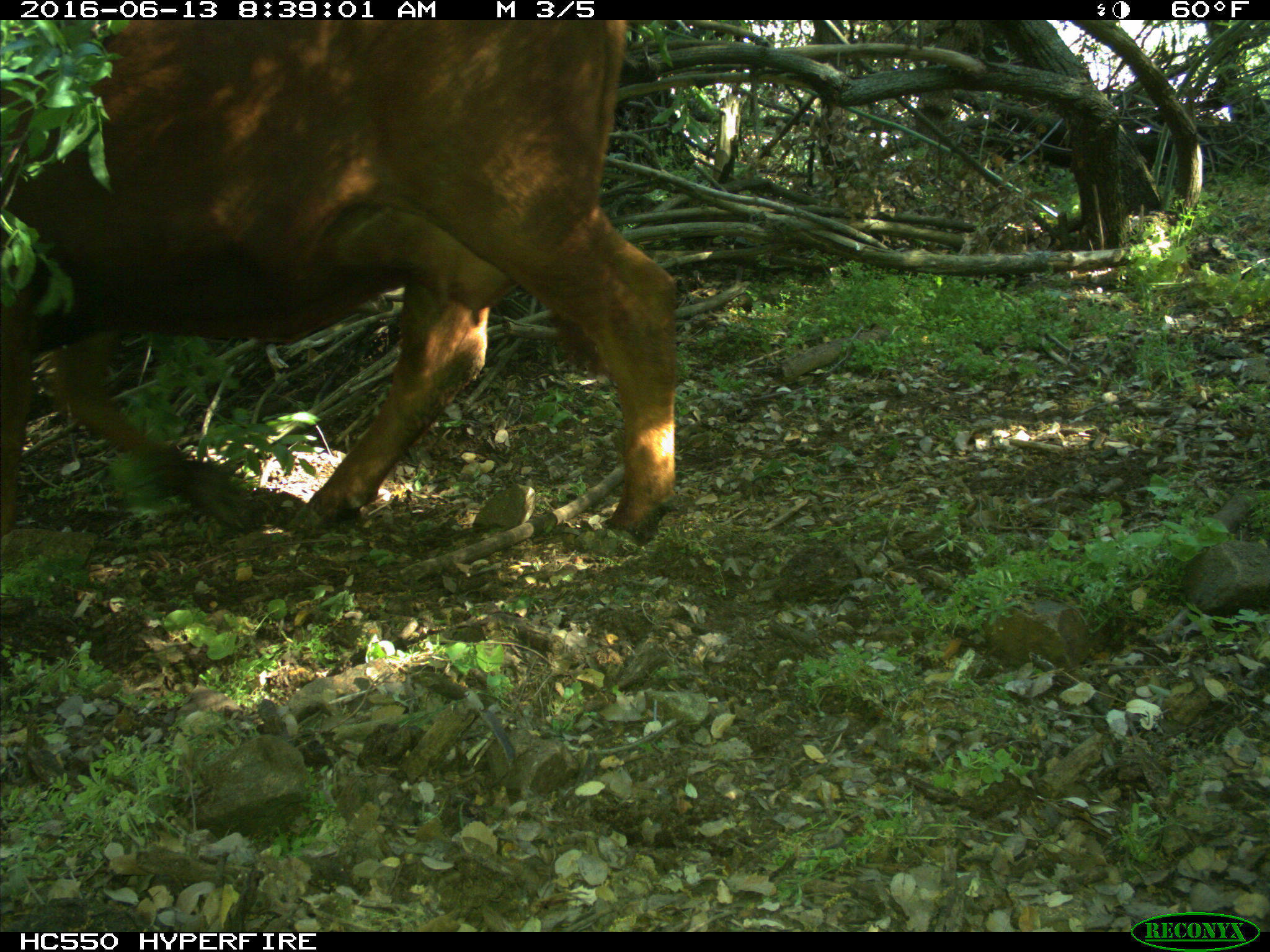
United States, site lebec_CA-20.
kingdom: Animalia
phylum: Chordata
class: Mammalia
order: Artiodactyla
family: Bovidae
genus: Bos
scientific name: Bos taurus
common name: domestic cow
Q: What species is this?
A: Bos taurus (domestic cow).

• **Work to be completed**
Reproduce nothing but the lines from the line containing "family: Bovidae" to the last line of the data, each exactly as written.

• **Result for this task**
family: Bovidae
genus: Bos
scientific name: Bos taurus
common name: domestic cow
Q: What species is this?
A: Bos taurus (domestic cow).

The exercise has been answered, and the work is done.